### PROBLEM REQUIREMENTS
Retype, word for word, each line between the lines holding "New Zealand, site EFD_DCAMF02, 2020-02-09" and "A: Hare (brown hare) (Lepus europaeus).", inclusive, and leave the rest of the data alone.

....................

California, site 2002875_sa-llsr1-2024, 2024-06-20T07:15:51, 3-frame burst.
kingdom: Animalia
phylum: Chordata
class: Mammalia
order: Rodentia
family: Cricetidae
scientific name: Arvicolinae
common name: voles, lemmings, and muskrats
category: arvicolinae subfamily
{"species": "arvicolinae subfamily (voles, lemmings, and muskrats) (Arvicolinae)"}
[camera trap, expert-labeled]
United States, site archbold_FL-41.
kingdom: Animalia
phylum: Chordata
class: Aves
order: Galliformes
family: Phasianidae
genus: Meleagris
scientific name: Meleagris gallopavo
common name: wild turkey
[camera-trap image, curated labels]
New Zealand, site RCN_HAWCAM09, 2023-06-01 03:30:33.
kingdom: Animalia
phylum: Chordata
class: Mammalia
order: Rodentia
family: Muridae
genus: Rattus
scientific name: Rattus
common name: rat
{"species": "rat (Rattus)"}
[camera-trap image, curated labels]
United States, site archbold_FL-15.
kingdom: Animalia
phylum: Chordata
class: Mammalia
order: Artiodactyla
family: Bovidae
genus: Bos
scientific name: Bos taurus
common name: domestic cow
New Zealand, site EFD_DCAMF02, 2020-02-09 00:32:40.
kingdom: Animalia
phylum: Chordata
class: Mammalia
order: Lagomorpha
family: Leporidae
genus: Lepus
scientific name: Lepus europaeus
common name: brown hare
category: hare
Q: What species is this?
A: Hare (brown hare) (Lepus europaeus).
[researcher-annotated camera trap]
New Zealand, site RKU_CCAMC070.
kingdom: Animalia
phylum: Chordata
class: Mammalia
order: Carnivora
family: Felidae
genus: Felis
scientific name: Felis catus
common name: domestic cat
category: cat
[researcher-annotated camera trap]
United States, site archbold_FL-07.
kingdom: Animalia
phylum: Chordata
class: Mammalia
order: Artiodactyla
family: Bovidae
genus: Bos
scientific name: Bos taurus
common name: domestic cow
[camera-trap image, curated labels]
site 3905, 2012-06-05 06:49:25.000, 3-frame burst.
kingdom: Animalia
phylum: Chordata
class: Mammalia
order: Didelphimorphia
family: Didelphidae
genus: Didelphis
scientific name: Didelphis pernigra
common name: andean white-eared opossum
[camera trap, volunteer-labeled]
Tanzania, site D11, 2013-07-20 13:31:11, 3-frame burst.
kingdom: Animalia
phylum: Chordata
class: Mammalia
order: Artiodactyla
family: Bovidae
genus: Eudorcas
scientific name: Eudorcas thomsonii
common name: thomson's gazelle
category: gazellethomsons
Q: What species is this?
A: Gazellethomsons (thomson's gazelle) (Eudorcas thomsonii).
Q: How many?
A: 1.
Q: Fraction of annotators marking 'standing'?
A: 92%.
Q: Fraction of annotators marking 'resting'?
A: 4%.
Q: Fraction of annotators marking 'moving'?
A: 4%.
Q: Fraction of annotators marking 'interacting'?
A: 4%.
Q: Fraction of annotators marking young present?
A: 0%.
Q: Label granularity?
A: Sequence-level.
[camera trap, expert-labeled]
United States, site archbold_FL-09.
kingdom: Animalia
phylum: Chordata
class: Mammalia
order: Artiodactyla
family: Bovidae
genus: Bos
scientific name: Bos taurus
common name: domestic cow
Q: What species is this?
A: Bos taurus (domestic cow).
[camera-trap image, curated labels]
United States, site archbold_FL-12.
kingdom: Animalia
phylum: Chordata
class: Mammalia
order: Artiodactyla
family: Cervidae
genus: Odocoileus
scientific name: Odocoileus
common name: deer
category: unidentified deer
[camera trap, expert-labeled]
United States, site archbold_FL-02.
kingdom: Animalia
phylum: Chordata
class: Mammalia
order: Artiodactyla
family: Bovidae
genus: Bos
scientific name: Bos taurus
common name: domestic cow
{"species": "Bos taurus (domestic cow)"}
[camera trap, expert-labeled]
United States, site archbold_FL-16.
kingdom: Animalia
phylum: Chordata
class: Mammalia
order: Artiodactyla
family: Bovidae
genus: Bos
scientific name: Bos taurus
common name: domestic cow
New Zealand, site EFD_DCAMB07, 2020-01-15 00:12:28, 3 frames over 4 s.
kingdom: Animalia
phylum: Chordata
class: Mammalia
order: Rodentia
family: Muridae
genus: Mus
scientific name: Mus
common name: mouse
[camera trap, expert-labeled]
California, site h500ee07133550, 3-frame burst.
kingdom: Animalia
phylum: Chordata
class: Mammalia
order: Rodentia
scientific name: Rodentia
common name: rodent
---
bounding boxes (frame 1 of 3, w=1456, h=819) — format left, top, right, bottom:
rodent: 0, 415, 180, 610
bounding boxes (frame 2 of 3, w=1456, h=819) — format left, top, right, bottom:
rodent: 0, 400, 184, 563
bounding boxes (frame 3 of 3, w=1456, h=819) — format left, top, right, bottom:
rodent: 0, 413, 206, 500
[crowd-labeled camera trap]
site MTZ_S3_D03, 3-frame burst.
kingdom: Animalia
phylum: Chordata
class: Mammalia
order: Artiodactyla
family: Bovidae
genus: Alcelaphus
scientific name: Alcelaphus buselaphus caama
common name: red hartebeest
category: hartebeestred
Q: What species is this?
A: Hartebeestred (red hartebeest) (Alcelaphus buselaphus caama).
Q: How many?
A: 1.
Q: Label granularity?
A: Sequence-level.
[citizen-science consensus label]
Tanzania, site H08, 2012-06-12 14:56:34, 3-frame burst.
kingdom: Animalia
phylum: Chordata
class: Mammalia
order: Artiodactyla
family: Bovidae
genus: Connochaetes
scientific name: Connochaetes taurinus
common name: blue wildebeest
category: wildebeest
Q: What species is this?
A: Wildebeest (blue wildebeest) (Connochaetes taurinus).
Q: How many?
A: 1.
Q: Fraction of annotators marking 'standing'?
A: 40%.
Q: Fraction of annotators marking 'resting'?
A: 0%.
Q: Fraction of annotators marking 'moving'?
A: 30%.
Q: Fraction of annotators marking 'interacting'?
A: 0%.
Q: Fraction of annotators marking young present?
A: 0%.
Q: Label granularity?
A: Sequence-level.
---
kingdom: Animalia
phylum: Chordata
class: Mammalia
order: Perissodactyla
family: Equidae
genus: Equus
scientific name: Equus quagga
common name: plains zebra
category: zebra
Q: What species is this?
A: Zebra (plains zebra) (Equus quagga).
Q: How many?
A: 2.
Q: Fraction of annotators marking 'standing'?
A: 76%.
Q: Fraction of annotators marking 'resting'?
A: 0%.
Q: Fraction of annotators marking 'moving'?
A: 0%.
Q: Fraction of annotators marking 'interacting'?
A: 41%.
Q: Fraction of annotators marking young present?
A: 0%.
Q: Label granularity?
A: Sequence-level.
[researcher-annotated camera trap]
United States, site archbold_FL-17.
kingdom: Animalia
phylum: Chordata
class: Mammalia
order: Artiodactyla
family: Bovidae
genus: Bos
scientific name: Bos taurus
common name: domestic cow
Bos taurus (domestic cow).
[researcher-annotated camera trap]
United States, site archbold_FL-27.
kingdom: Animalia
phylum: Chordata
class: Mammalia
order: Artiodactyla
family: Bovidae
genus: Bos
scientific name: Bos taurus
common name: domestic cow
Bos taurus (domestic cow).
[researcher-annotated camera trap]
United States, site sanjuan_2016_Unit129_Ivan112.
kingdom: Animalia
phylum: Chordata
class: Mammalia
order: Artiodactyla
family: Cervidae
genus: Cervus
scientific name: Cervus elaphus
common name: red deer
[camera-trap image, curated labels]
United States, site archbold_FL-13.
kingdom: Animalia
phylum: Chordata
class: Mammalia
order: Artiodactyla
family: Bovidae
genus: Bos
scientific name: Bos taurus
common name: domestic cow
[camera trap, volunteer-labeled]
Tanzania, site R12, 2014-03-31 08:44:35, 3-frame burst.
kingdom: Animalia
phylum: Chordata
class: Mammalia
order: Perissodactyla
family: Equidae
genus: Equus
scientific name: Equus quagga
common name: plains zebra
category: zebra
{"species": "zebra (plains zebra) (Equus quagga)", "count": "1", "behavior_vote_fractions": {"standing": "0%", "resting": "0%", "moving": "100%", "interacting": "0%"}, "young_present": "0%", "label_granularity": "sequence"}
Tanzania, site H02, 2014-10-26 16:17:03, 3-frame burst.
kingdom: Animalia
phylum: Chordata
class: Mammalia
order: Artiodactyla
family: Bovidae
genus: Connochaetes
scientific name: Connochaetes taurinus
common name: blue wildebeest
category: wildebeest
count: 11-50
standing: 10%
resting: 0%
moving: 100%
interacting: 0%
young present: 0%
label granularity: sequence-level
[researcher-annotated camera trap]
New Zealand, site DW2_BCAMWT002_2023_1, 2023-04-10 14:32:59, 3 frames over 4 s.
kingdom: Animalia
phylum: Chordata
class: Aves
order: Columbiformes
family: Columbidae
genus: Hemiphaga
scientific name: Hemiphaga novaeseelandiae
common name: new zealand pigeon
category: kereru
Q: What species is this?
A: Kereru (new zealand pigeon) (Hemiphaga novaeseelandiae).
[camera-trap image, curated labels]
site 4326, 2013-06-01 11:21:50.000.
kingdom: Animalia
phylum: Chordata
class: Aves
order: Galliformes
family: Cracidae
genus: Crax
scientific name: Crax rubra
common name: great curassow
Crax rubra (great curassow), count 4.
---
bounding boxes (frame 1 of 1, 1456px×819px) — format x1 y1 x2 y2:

....................

### SOLUTION FOR THIS PROBLEM
New Zealand, site EFD_DCAMF02, 2020-02-09 00:32:40.
kingdom: Animalia
phylum: Chordata
class: Mammalia
order: Lagomorpha
family: Leporidae
genus: Lepus
scientific name: Lepus europaeus
common name: brown hare
category: hare
Q: What species is this?
A: Hare (brown hare) (Lepus europaeus).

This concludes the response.